*** EXERCISE MATERIAL ***

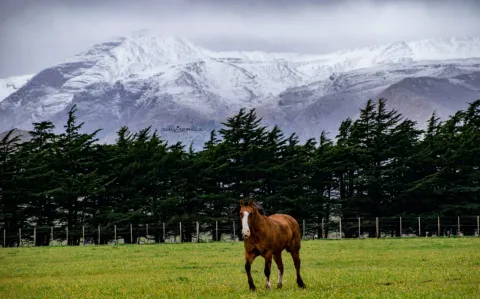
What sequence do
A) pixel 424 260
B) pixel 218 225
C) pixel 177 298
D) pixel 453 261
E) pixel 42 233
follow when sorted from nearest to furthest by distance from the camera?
pixel 177 298
pixel 453 261
pixel 424 260
pixel 42 233
pixel 218 225

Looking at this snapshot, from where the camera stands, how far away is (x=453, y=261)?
1027 inches

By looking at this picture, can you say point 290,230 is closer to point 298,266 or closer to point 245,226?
point 298,266

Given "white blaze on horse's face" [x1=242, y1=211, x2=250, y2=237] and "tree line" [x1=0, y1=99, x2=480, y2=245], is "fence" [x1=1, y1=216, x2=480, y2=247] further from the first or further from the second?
"white blaze on horse's face" [x1=242, y1=211, x2=250, y2=237]

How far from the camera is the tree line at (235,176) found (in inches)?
2847

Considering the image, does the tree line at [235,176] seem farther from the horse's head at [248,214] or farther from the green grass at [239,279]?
the horse's head at [248,214]

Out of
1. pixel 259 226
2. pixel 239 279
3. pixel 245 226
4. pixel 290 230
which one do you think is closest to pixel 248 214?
pixel 245 226

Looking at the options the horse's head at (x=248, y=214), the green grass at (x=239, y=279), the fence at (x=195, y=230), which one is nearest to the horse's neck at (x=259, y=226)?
the horse's head at (x=248, y=214)

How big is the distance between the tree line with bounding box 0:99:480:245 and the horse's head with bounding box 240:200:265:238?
54.2 meters

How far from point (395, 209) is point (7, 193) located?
46.1 meters

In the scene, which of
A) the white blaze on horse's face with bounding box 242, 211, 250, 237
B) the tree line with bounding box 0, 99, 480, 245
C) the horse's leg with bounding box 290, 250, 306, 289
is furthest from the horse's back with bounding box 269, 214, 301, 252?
the tree line with bounding box 0, 99, 480, 245

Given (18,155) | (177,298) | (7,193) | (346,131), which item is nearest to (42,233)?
(7,193)

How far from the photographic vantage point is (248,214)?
1783 centimetres

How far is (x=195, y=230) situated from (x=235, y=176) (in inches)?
459

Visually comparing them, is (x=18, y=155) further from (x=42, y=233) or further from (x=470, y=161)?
(x=470, y=161)
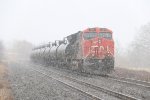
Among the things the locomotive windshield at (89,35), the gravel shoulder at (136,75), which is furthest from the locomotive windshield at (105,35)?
the gravel shoulder at (136,75)

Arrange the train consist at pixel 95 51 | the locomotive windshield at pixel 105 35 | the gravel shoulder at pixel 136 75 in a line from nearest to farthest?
the gravel shoulder at pixel 136 75
the train consist at pixel 95 51
the locomotive windshield at pixel 105 35

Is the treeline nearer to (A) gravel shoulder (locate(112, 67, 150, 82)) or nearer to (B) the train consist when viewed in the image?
(A) gravel shoulder (locate(112, 67, 150, 82))

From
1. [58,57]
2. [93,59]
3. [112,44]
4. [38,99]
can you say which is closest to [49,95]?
[38,99]

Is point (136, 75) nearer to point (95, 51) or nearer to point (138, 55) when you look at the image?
point (95, 51)

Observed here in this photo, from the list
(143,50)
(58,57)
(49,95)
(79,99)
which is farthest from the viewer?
(143,50)

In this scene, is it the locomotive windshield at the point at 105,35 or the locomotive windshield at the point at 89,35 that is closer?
the locomotive windshield at the point at 89,35

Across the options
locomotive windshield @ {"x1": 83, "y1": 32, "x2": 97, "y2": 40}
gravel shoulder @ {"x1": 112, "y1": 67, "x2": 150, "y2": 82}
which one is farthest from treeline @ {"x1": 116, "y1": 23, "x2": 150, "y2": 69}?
locomotive windshield @ {"x1": 83, "y1": 32, "x2": 97, "y2": 40}

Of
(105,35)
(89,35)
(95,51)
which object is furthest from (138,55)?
(95,51)

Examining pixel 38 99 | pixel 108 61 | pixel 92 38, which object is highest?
pixel 92 38

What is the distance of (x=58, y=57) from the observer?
3002 cm

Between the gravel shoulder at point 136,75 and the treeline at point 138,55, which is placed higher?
the treeline at point 138,55

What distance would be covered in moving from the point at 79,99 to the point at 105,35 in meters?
11.1

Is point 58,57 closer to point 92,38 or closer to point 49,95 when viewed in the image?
point 92,38

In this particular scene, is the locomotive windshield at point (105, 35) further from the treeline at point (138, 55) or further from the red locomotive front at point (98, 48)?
the treeline at point (138, 55)
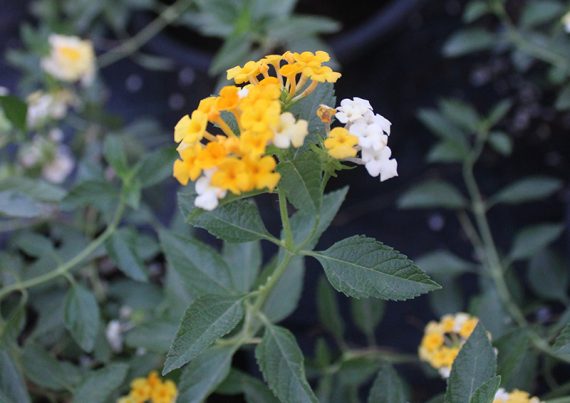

***

▶ [SET PROBLEM] Rewrite the listing with every "camera" changed to "lens" and everything else the same. Leave out the pictures.

▶ [THE REPLY]
What sequence do
A) pixel 424 260
B) pixel 218 225
C) pixel 177 298
D) pixel 453 261
E) pixel 42 233
follow when sorted from nearest to furthest by distance from the lens?
pixel 177 298
pixel 453 261
pixel 424 260
pixel 42 233
pixel 218 225

Looking at this snapshot, from where the lens stands, how far away is (x=453, y=261)?
1027 inches

By looking at this picture, can you say point 290,230 is closer to point 298,266 or closer to point 245,226?
point 298,266

Given "white blaze on horse's face" [x1=242, y1=211, x2=250, y2=237] and "tree line" [x1=0, y1=99, x2=480, y2=245], is "fence" [x1=1, y1=216, x2=480, y2=247] further from the first or further from the second?
"white blaze on horse's face" [x1=242, y1=211, x2=250, y2=237]

How far from the lens is the tree line at (235,176) found (in inches)?
2847

Considering the image, does the tree line at [235,176] seem farther from the horse's head at [248,214] or farther from the green grass at [239,279]?
the horse's head at [248,214]

Out of
1. pixel 259 226
2. pixel 239 279
3. pixel 245 226
4. pixel 290 230
which one do you think is closest to pixel 248 214?
pixel 245 226

Looking at the options the horse's head at (x=248, y=214), the green grass at (x=239, y=279), the fence at (x=195, y=230), which one is nearest to the horse's neck at (x=259, y=226)?
the horse's head at (x=248, y=214)

How big is the distance between the tree line with bounding box 0:99:480:245 and the horse's head with bounding box 240:200:265:238?
54.2 meters

How far from point (395, 209) is point (7, 193) located?
46.1 meters

In the scene, which of
A) the white blaze on horse's face with bounding box 242, 211, 250, 237
B) the tree line with bounding box 0, 99, 480, 245
C) the horse's leg with bounding box 290, 250, 306, 289
is furthest from the horse's back with bounding box 269, 214, 301, 252?
the tree line with bounding box 0, 99, 480, 245

Given (18,155) | (177,298) | (7,193) | (346,131), which item is nearest to (42,233)?
(7,193)

How far from the photographic vantage point is (248,214)?
1783 centimetres

How far is (x=195, y=230) situated from (x=235, y=176) (in inches)?
459

Visually comparing them, is (x=18, y=155) further from (x=42, y=233) or further from (x=470, y=161)?
(x=470, y=161)
Among the things the locomotive windshield at (89,35), the gravel shoulder at (136,75), which is furthest from the locomotive windshield at (105,35)?
the gravel shoulder at (136,75)

Arrange the train consist at pixel 95 51 | the locomotive windshield at pixel 105 35 | the gravel shoulder at pixel 136 75 in a line from nearest to farthest?
the gravel shoulder at pixel 136 75
the train consist at pixel 95 51
the locomotive windshield at pixel 105 35

Is the treeline nearer to (A) gravel shoulder (locate(112, 67, 150, 82)) or nearer to (B) the train consist when viewed in the image?
(A) gravel shoulder (locate(112, 67, 150, 82))

From
1. [58,57]
2. [93,59]
3. [112,44]
4. [38,99]
can you say which is closest to [49,95]?
[38,99]

Is point (136, 75) nearer to point (95, 51) or nearer to point (138, 55) when you look at the image?
point (95, 51)

Observed here in this photo, from the list
(143,50)
(58,57)
(49,95)
(79,99)
which is farthest from the viewer?
(143,50)

In this scene, is it the locomotive windshield at the point at 105,35 or the locomotive windshield at the point at 89,35 that is closer?
the locomotive windshield at the point at 89,35

Across the options
locomotive windshield @ {"x1": 83, "y1": 32, "x2": 97, "y2": 40}
gravel shoulder @ {"x1": 112, "y1": 67, "x2": 150, "y2": 82}
which one is farthest from treeline @ {"x1": 116, "y1": 23, "x2": 150, "y2": 69}?
locomotive windshield @ {"x1": 83, "y1": 32, "x2": 97, "y2": 40}

Of
(105,35)
(89,35)
(95,51)
which object is furthest from (138,55)?
(95,51)

Examining pixel 38 99 | pixel 108 61 | pixel 92 38, which object is highest?
pixel 92 38

What is the distance of (x=58, y=57) from the observer?
3002 cm

Between the gravel shoulder at point 136,75 and the treeline at point 138,55, which is placed higher?
the treeline at point 138,55

What distance would be covered in moving from the point at 79,99 to the point at 105,35 in meters?
11.1

Is point 58,57 closer to point 92,38 or closer to point 49,95 when viewed in the image?
point 92,38

In this particular scene, is the locomotive windshield at point (105, 35) further from the treeline at point (138, 55) or further from the red locomotive front at point (98, 48)?
the treeline at point (138, 55)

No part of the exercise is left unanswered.